Reviewing 2018 NFBC ADP for Booms and Busts – Part 2

Hello Fantasy Baseball junkies! This is the 2nd of numerous installments in my 2018 ADP review, to see my first piece, go here.

Essentially, I am recapping the risers and fallers of the 2018 NFBC Drafts and finding potential lessons to learn from the successes and failures.

Lets dive in!

But first! Follow me on Twitter @bieryplox33 for Fantasy Baseball, NBA or other random tweets.

3rd Round


Alex Bregman

Bregman (ADP 32) has produced immense value, placing as the 15th player in 12 team 5×5 roto per Yahoo. Bregman transformed his body over the off-season, a critical change for the 23 year old cornerstone piece for the ‘Stros. This hasn’t translated in extra SB’s for AB (17 for 22 in 2017, only 10 for 14 in 2018), but perhaps he will learn better technique going forward. Bregman has upped his batting average, added a career high in homers, and most importantly has a career high in walk rate and a career low in K rate (posting a Votto-like 77:69 walk to K rate.) Seeing a 24 year old shortstop who has power, speed and supreme plate discipline is super exciting. He’s a top tier dynasty piece.

Lesson Learned: 

Those who selected on Bregman were betting on the come, as he hadn’t proven elite prodcution at this level yet. He has reached his potential in an elite lineup, bumping up the batting average, using his hit tool to tap into power, and staying healthy. Younger guys (with a good hit tool) in todays’ environment have better power outcomes and the Astros’ lineup only has helped Bregman. He’s a potentially a first rounder in 2019 drafts.

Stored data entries
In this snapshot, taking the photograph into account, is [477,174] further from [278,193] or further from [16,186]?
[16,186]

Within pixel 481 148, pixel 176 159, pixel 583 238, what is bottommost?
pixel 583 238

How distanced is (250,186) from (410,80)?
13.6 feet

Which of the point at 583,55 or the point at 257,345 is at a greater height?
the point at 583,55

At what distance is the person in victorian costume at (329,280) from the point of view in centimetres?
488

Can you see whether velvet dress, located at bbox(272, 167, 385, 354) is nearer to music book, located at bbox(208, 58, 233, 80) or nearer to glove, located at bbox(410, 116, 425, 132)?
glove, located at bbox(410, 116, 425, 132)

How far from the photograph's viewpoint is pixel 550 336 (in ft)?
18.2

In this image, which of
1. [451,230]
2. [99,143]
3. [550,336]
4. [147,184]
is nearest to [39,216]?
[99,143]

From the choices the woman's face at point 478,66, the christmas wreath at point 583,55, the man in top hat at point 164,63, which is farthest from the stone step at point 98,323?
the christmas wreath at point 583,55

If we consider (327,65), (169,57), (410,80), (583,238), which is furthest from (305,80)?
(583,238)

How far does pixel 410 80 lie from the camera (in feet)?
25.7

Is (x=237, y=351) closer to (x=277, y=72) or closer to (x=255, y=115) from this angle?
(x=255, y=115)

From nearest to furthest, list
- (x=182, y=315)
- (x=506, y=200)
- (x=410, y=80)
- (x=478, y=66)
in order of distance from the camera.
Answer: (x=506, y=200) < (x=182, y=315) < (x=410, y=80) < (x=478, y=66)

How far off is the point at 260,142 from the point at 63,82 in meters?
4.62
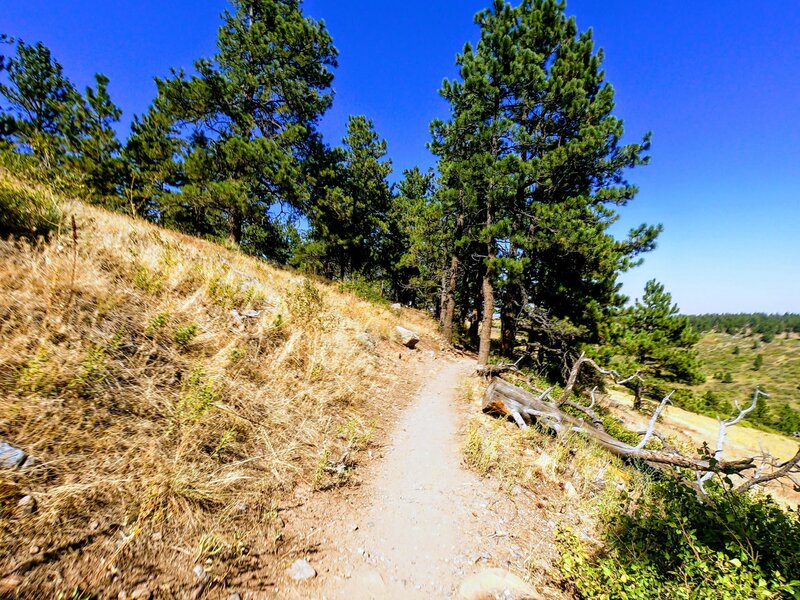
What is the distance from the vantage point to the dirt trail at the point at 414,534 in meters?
2.93

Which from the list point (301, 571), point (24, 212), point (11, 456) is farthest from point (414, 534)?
point (24, 212)

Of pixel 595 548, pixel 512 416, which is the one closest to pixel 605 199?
pixel 512 416

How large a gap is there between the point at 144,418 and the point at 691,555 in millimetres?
5682

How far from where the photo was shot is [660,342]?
15578mm

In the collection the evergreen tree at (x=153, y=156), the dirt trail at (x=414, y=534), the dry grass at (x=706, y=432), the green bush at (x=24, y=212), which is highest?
the evergreen tree at (x=153, y=156)

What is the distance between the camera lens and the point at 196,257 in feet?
22.9

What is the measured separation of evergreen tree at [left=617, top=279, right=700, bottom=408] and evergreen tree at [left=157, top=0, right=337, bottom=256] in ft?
54.2

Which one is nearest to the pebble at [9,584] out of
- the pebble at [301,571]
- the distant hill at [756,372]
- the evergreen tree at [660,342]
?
the pebble at [301,571]

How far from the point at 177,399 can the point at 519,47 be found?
1484 cm

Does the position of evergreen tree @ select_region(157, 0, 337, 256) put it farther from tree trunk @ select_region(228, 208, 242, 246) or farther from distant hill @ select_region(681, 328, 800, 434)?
distant hill @ select_region(681, 328, 800, 434)

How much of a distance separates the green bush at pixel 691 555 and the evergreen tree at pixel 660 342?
37.4 feet

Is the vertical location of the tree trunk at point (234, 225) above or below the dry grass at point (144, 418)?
above

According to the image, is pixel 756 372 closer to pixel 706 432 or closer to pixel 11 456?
pixel 706 432

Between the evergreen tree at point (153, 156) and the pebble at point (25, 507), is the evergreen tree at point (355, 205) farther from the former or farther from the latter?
the pebble at point (25, 507)
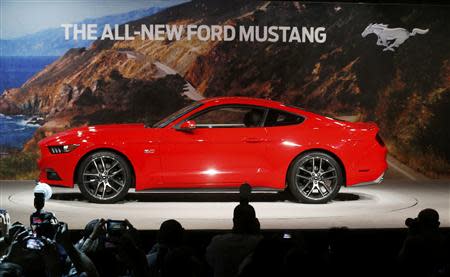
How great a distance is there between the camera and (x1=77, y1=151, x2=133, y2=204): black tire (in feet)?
36.8

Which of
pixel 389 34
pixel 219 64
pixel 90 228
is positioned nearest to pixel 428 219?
pixel 90 228

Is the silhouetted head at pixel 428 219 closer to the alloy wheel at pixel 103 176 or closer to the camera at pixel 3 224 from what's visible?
the camera at pixel 3 224

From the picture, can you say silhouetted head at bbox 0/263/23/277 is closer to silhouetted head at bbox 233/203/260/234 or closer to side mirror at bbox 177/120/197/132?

* Tasks:
1 - Retype the fantasy baseball article word for word, covering everything from "Hello Fantasy Baseball" down to "successes and failures.".
2 - Gather each line of the records that contains the word "closer".
The fantasy baseball article and the records have no connection to each other.

* Set of answers:
1 -
Hello Fantasy Baseball junkies! This is the 2nd of numerous installments in my 2018 ADP review, to see my first piece, go here.

Essentially, I am recapping the risers and fallers of the 2018 NFBC Drafts and finding potential lessons to learn from the successes and failures.

2 -
Is (x=237, y=351) closer to (x=277, y=72) or closer to (x=255, y=115) from this angle?
According to the image, is pixel 756 372 closer to pixel 706 432 or closer to pixel 11 456?
Is the silhouetted head at pixel 428 219 closer to the alloy wheel at pixel 103 176 or closer to the camera at pixel 3 224 from what's visible?
From the picture, can you say silhouetted head at bbox 0/263/23/277 is closer to silhouetted head at bbox 233/203/260/234 or closer to side mirror at bbox 177/120/197/132?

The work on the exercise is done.